Когда муж привез Чарли, глаза у собаки были мутные и слезящиеся, по хребту шли проплешины, шерсть была тусклая и свисала с боков клоками. Увидев Тину, пес с обидой отвернулся, будто показывая всю несправедливость того, что сделала хозяйка: зачем она его оставила. Но когда она кинулась обнимать, гладить и целовать пса, Чарли вздохнул, положил лапу на ее руку, съел кусок хлеба с маслом и не отходил ни на шаг около недели. Потом к нему вернулось хорошее настроение, шерсть вновь заблестела, он начал гулять, уже не прижимаясь в панике к ее ногам, а весело помахивая хвостом, и Тина поняла: жизнь у них потихоньку налаживается.

О сыне муж сказал очень коротко:

– Окончит школу, поедет в Краснодар поступать в институт. Там все схвачено, родители и друзья помогут. Если не поступит, вернется в Москву и будет со мной заниматься делом. Определится потом.

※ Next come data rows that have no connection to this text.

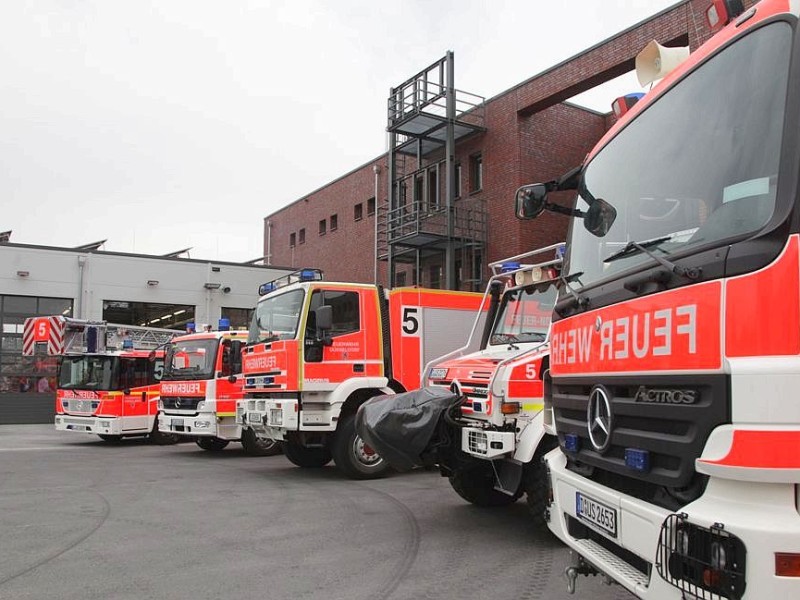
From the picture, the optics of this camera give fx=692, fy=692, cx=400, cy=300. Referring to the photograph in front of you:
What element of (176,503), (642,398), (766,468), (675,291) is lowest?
(176,503)

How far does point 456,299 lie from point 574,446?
707 cm

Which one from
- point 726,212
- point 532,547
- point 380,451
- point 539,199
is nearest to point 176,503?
point 380,451

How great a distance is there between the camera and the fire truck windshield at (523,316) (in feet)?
24.2

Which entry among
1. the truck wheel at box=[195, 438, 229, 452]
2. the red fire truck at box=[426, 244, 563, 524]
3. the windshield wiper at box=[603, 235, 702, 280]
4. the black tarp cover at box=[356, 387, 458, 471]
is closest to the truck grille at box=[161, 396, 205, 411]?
the truck wheel at box=[195, 438, 229, 452]

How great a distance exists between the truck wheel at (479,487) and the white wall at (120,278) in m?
20.7

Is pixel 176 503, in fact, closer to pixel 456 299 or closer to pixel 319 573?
pixel 319 573

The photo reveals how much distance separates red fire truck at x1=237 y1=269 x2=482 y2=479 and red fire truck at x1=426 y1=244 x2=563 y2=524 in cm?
231

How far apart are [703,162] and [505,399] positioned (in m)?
3.54

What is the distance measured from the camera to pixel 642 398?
2.97 meters

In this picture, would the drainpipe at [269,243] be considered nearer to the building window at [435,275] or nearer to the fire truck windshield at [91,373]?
the building window at [435,275]

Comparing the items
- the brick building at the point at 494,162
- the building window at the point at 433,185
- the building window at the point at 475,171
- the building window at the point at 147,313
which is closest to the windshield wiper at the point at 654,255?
the brick building at the point at 494,162

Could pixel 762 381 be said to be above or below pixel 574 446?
above

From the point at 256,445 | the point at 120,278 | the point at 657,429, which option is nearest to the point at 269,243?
the point at 120,278

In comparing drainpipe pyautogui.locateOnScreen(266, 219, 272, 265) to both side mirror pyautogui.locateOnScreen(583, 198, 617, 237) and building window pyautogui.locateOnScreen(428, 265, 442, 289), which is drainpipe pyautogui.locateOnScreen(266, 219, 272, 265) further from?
side mirror pyautogui.locateOnScreen(583, 198, 617, 237)
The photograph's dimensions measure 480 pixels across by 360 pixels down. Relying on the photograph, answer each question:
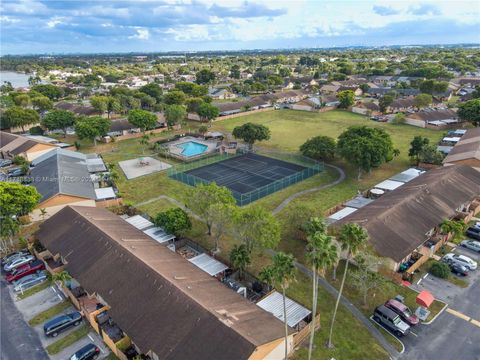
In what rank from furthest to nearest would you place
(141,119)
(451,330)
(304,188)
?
1. (141,119)
2. (304,188)
3. (451,330)

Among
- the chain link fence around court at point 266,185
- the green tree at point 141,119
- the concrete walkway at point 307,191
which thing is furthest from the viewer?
the green tree at point 141,119

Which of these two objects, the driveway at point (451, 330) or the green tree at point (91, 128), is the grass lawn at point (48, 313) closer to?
the driveway at point (451, 330)

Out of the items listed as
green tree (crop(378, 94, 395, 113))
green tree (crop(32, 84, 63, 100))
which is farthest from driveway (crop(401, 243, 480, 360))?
green tree (crop(32, 84, 63, 100))

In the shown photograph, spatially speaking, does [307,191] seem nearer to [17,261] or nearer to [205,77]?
[17,261]

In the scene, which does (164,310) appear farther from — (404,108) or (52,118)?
(404,108)

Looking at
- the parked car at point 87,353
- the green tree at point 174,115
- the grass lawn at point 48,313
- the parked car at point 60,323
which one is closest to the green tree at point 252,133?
the green tree at point 174,115

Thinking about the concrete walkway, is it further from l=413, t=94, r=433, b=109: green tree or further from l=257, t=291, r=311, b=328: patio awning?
l=413, t=94, r=433, b=109: green tree

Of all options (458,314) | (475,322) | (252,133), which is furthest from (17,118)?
(475,322)
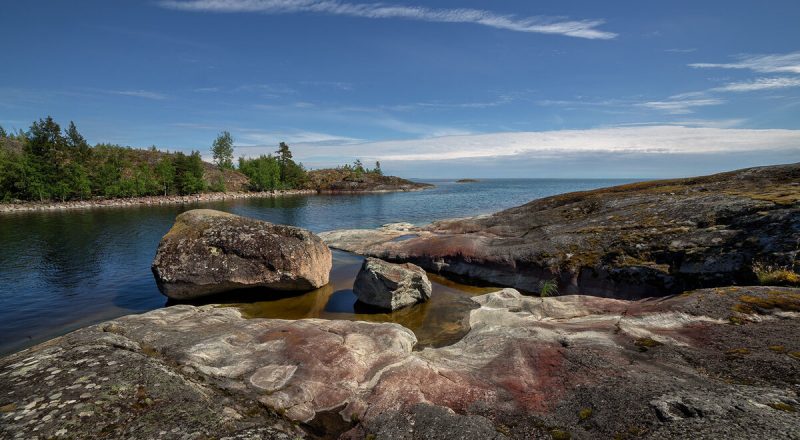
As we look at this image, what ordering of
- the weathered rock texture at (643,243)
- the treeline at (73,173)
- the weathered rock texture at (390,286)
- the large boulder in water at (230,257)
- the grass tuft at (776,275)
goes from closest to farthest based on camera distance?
the grass tuft at (776,275), the weathered rock texture at (643,243), the weathered rock texture at (390,286), the large boulder in water at (230,257), the treeline at (73,173)

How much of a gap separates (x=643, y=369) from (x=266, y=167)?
168m

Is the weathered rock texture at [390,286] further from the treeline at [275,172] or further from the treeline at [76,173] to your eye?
the treeline at [275,172]

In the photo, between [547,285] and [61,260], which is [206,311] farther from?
[61,260]

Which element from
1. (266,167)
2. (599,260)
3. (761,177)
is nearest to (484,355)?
(599,260)

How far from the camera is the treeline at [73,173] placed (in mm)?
86000

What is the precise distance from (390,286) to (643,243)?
14943mm

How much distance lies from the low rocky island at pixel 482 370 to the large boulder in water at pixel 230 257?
3652mm

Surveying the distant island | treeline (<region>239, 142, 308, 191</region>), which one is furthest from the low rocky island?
treeline (<region>239, 142, 308, 191</region>)

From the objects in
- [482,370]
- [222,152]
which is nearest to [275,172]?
[222,152]

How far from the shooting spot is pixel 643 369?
29.1 feet

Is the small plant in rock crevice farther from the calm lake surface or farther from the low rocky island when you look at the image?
the calm lake surface

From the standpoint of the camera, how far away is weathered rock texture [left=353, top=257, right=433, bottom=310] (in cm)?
1889

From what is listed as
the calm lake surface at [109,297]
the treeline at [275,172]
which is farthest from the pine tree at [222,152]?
the calm lake surface at [109,297]

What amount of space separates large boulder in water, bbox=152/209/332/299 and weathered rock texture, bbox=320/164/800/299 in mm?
10515
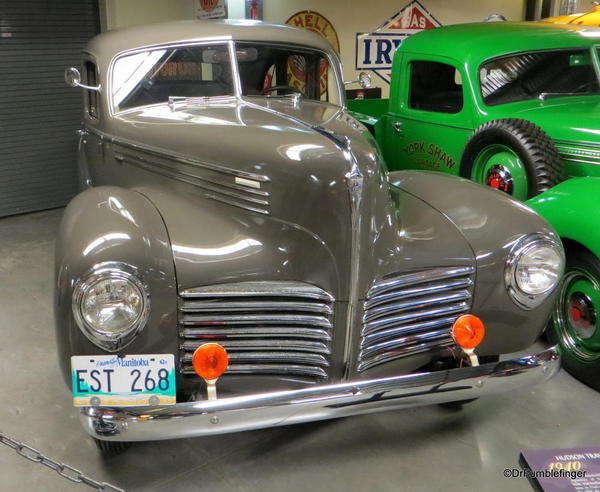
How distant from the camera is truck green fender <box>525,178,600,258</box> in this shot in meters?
2.81

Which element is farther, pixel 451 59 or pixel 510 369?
pixel 451 59

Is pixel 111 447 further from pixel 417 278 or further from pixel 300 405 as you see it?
pixel 417 278

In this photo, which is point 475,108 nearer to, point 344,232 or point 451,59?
point 451,59

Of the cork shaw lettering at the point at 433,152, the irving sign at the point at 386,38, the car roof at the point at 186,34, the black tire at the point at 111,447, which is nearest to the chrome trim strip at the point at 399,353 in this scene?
the black tire at the point at 111,447

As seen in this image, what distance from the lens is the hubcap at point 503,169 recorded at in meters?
3.52

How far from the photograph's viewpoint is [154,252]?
1.96 m

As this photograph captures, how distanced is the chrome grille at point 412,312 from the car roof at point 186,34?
5.46 ft

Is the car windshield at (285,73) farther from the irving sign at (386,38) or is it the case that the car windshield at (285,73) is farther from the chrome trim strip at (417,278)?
the irving sign at (386,38)

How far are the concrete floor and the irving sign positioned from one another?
229 inches

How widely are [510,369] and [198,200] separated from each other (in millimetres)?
1333

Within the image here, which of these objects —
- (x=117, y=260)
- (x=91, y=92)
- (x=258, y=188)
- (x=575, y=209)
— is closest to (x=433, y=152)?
(x=575, y=209)

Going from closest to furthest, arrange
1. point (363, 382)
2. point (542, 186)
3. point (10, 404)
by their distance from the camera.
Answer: point (363, 382) < point (10, 404) < point (542, 186)

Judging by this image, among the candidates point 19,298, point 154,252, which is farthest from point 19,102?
point 154,252

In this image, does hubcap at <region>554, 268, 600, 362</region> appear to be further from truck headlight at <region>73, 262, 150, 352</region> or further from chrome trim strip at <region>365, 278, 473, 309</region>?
truck headlight at <region>73, 262, 150, 352</region>
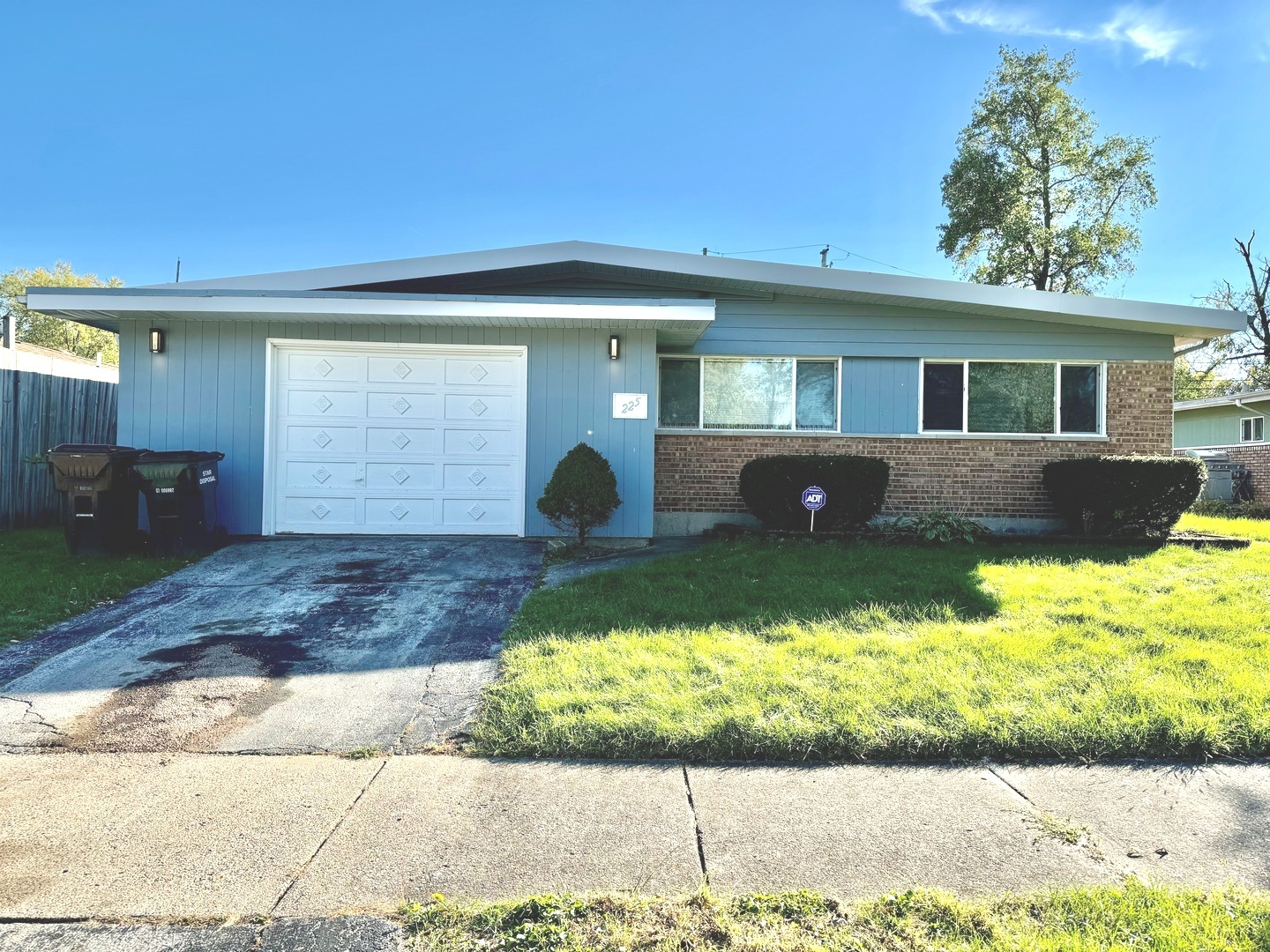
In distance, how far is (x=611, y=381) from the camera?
9.39 meters

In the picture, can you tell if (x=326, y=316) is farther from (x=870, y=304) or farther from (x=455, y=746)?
(x=870, y=304)

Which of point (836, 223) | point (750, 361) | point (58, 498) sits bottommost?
point (58, 498)

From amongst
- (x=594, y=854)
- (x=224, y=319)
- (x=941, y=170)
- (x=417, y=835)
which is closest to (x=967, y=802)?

Тина только пожала плечами, подумала: "Ну, пусть будет так. Если мне не удалось вырастить сына так, как хотелось, это не значит, что у него нет права на собственный путь".

И после новостей о сыне, после возвращения Чарли, обустроившись в крошечной, но теперь такой чистенькой светлой квартирке, она почувствовала столько свободы и радости, что каждую минуту боялась их расплескать.

В прихожей зазвонил старый чешский, потрескавшийся от времени телефон. Через белую арку из гипсолита вместо двери, которую ее уговорили сделать рабочие, Тина, с тряпкой в руке, прошла в коридор, сняла трубку:

– Центр продаж и сервисного обеспечения. Говорите.

– Это я, Тина, – раздался голос Барашкова. – Мы с тобой собирались сегодня на кладбище. Валерию Павловичу память, полгода.

– Конечно, поедем. Спасибо, что позвонил.

– Тогда заеду за тобой в четыре.

– Я буду готова.

И она действительно была совершенно готова к назначенному времени.

День стоял прекрасный, теплый. Тина встретила Барашкова у подъезда с букетом нарциссов, в светлых джинсах, кроссовках и белой футболке. Поверх она накинула фисташковую ажурную кофточку, игриво застегнутую только на верхнюю пуговицу.

– Ну, развод и продажа холодильников пошли тебе только на пользу! Ты просто девочка! – удивился Барашков.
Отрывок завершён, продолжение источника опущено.